Rename "damaged or defective" to "broken or faulty" everywhere in the data below, and write out every line again with no other change.

---- Records for this exercise

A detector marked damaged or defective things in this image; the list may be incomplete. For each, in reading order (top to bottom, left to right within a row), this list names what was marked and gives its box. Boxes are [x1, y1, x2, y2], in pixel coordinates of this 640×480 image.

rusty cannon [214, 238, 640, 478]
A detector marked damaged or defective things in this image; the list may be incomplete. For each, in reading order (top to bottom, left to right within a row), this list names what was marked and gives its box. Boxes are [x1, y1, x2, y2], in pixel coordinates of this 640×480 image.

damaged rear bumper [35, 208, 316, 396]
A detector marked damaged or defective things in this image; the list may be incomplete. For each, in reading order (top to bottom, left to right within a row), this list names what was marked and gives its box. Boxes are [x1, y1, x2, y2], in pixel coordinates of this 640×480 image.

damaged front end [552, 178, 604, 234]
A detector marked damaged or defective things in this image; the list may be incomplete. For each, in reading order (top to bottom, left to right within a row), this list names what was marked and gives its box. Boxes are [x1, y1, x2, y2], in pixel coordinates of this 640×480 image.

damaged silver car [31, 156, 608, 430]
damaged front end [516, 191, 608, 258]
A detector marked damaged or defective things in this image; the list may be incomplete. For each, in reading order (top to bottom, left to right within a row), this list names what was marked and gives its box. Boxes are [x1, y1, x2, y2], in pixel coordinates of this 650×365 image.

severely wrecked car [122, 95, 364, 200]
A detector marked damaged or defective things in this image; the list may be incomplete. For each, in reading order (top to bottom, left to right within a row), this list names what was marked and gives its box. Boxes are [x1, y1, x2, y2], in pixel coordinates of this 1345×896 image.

--------

**Full response:**
A detector marked broken or faulty things in this image; the list may be incomplete. For each, in reading order (top to bottom, left to right within a row), this list names what was marked and gives its box. Boxes are [x1, y1, x2, y2], in pixel coordinates of this 640×480 image.

rusty cannon [214, 238, 640, 478]
A detector marked broken or faulty things in this image; the list may be incomplete. For each, in reading order (top to bottom, left to right within a row), this list names what was marked and gives its box. Boxes are [x1, y1, x2, y2], in pixel coordinates of this 640×480 image.

damaged rear bumper [35, 208, 316, 396]
A detector marked broken or faulty things in this image; the list may be incomplete. For each, in reading order (top to bottom, left to right within a row), this list names what was marked and gives its box. Boxes are [x1, y1, x2, y2], in pixel coordinates of this 640×480 image.

damaged front end [552, 178, 604, 234]
A detector marked broken or faulty things in this image; the list may be incomplete. For each, in reading order (top to bottom, left to right within a row), this list names what was marked and gives its box. Boxes are [x1, y1, x2, y2], in pixel coordinates of this 640×480 image.

damaged silver car [31, 156, 608, 430]
damaged front end [516, 191, 608, 258]
A detector marked broken or faulty things in this image; the list may be incomplete. For each, in reading order (top to bottom, left to right within a row), this list names what was marked and gives its box. Boxes are [x1, y1, x2, y2], in pixel coordinates of this 650×365 image.

severely wrecked car [122, 95, 364, 200]
A detector marked broken or faulty things in this image; the list may be incomplete. For each, in reading order (top to bottom, left to right within a row), this list names what was marked and gives its box. Boxes are [x1, y1, x2, y2], in pixel coordinates of this 1345×896 image.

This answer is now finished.